Staj yeri değişkenine göre beklentilerin en az karşılandığı boyutlara baktığımızda bankalarda güvenilirlik boyutu olduğu görülmektedir. Güvenilirlik boyutunda yer alan ifadelere baktığımızda “okul işletme arasında işbirliği olmalıdır, okulda edindiğimiz mesleki bilgileri işletmede uygulama imkanımız olmalıdır, mesleki eğitim sürecinde alanım ile ilgili işlerde çalışmalıyım, yaptığım staj mesleki açıdan kendime güvenimi artırmalıdır, yaptığım staj mezuniyet sonrası iş yaşamımda başarılı olmamda katkı sağlamalıdır” ifadeleri yer almaktadır. Muhasebe bürolarında, kamu kuruluşlarında, özel sektörde ve karma kuruluşlarda duyarlılık beklenti boyutunun en az karşılandığı boyut olduğu sonucuna ulaşılmıştır. Duyarlılık boyutunda ise “işletme çalışanları öğrenci taleplerini göz önüne almalıdır, eğitici personelin hitabet ve iletişim becerisi yeterli düzeyde olmalıdır, stajyerlere çalışmalarının karşılığı ücret zamanında ödenmelidir, aldığım ücret masraflarımın karşılanmasını sağlamalıdır, işletme stajyerleri ucuz işgücü olarak görmemelidir” ifadeleri yer almaktadır.

SONUÇ VE ÖNERİLER

Dünya’da iş piyasasının ihtiyaç duyduğu niteliklerde işgücünün, üç farklı sistemle sağlandığı görülmektedir. Uyguladıkları eğitim sistemleriyle istihdamı sağlayabilen ülkelerde, mesleki eğitimin öğrenciler tarafından yoğun şekilde tercih edildiği görülmektedir. İstihdamın sağlanması mesleki eğitime talebi artıracaktır. Bunun yanında mesleki eğitimin yaygınlaştırılmasına yönelik olarak; toplumsal statüsünün iyileştirilmesi çabaları ve okullarda verilen mesleğe yönelik rehberlik hizmetlerinin önemi de yadsınamaz. Öğrencilerin kendilerini tanımaları ve seçtikleri mesleği severek yapabilmeleri için okullardaki rehberlik hizmetlerine büyük görevler düşmektedir.

Mesleki ve teknik eğitimde teori ve uygulama eğitimlerini geleneksel eğitim modelleriyle tamamlayıp mezun olan öğrenciler, yeni eğitim modellerinde yer alan sekiz anahtar yetkinliklere sahip olmadıklarından, teknoloji çağındaki sektörlerin ihtiyaçlarını karşılayamamaktadırlar.

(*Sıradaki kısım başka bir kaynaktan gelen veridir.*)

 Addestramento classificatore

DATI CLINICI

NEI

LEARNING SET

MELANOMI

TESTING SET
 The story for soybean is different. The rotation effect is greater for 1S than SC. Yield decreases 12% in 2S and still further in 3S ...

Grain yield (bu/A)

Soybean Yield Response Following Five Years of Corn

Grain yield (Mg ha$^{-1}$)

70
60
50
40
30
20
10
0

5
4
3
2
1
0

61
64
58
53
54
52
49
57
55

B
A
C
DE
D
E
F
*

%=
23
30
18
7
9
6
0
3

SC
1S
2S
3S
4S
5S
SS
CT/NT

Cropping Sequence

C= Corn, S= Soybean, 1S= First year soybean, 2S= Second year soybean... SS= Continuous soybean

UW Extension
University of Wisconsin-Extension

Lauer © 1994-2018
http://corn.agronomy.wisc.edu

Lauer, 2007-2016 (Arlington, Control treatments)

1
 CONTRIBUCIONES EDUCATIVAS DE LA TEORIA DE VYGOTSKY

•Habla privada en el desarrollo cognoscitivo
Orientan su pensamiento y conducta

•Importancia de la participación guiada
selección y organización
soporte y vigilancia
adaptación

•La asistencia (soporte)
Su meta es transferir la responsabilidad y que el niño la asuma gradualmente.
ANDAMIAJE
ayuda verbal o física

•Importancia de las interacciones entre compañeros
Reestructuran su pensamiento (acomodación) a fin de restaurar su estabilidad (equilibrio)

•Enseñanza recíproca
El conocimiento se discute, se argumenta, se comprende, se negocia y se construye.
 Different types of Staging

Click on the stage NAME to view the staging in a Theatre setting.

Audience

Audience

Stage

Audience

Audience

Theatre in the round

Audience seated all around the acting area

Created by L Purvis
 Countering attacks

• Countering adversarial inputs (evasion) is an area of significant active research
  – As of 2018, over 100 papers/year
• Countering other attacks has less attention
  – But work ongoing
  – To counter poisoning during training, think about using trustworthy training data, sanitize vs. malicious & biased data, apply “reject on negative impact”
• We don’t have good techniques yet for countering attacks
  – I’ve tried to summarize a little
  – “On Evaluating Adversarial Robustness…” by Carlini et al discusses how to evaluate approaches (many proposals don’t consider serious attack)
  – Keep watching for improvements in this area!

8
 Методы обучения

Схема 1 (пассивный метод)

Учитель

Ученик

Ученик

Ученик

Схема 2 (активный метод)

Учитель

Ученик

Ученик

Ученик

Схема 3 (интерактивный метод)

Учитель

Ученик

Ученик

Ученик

Dolayısıyla mesleki eğitim mezunlarının istihdamında artış sağlanamamaktadır. Bu da mesleki eğitime talebi azaltmaktadır. Öğretme şekli ve öğretilenlerin teknoloji çağını yakalayamamış, eskimiş bilgi tabanlı olması ülkeler için mesleki eğitimi büyük bir mesele haline getirmiştir.

Eğitim sisteminde merkeziyetçi bir yönetim sisteminin uygulandığı Türkiye’de yakın tarihte Milli Eğitim Bakanlığının teşkilat yapısında değişikliklere gidilmiştir. Yapılan bu yeniliklerle mesleki eğitimden Mesleki ve Teknik Eğitim Genel Müdürlüğü sorumlu olmuştur. Bu genel müdürlüğün 2014 yılında çıkardığı genelge ile mesleki eğitim veren ortaöğretim okullarında çeşitlilik azaltılarak, program çeşitliliğinin sağlanması amaçlanmıştır. Milli eğitimin genel amaç ve temel ilkelerine ve 3308 sayılı Mesleki Eğitim Kanunundaki yasal hükümlerle birlikte Mesleki ve Teknik Eğitim Yönetmeliğinde yer alan maddelere uygun şekilde meslek programlarının belirlendiği ve uygulandığı mesleki eğitim kurumlarında, bölgesel gelişmişlik farklarının ve mevcut alan/dal programlarının da dikkate alınarak güncellemelerin yapılması gerekmektedir. Bu şekilde kaliteli bir eğitimin alt yapısı sağlanmış olacaktır.

Genç nüfusun fazla olduğu Türkiye’de, mesleki ve teknik eğitim programları ortaöğretim sisteminde yer almaktadır. Mesleki eğitimin amaçları içinde; çeşitli programlarda öğrencileri beceri ve yeteneklerine uygun doğrultuda mesleğe hazırlamak, iş dünyasının ihtiyaç duyduğu niteliklerde ara eleman yetiştirmek, mesleki eğitimin

paydaşları konumundaki kurumlar ile birlikte okul/sanayi işbirliğini sağlayarak işletmelerde beceri eğitimi hizmetlerinin olması gereken koşullarda ve teknolojik yenilikleri içerecek şekilde gerçekleşmesini sağlamak yer almaktadır. Teori ve uygulama eğitimini içinde barındıran bir yapıya sahip olan mesleki eğitimin bu amaçlar doğrultusunda hareket ederek hizmet kalitesini artırabilmesi için her bir mesleki ve teknik ortaöğretim kurumunun bünyesinde barındırdığı alan/dal programlarına uygun şekilde, işletmelerde yapılacak olan beceri eğitim hizmetlerini de dikkate alarak vizyon ve misyonlarında yenilikler yapması gerekmektedir.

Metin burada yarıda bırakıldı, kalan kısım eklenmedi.